What you should do — Using the entries below, copy exactly each line from the line with "Tarn in High Tatras, Slovakia stock images" up to and including the line with "PDGA Logo transparent", with every picture left out.

Supplied entries —
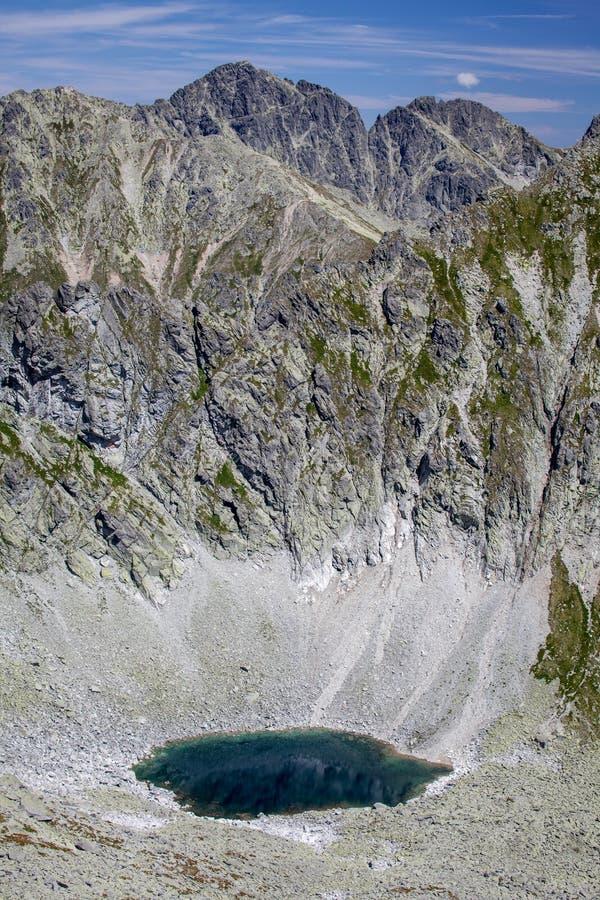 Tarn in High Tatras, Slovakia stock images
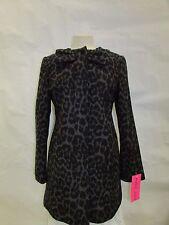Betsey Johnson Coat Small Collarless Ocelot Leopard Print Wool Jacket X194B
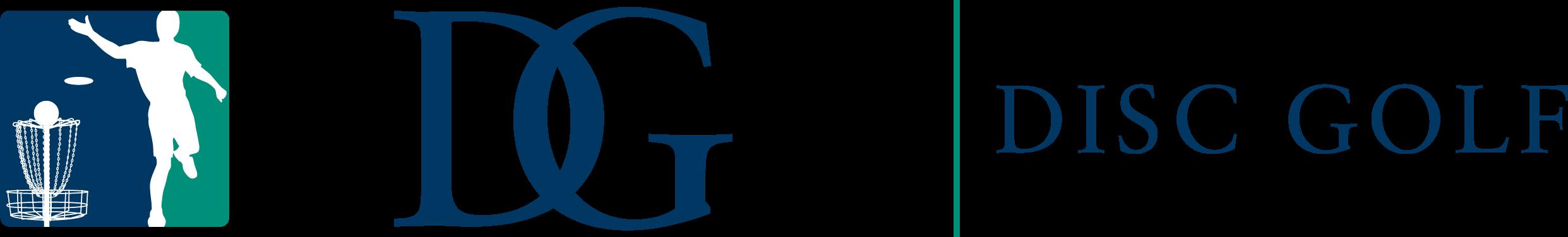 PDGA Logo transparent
--
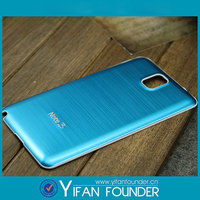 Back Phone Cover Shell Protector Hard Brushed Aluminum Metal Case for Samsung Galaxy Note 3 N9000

Written reply —
 Tarn in High Tatras, Slovakia stock images
Betsey Johnson Coat Small Collarless Ocelot Leopard Print Wool Jacket X194B
 PDGA Logo transparent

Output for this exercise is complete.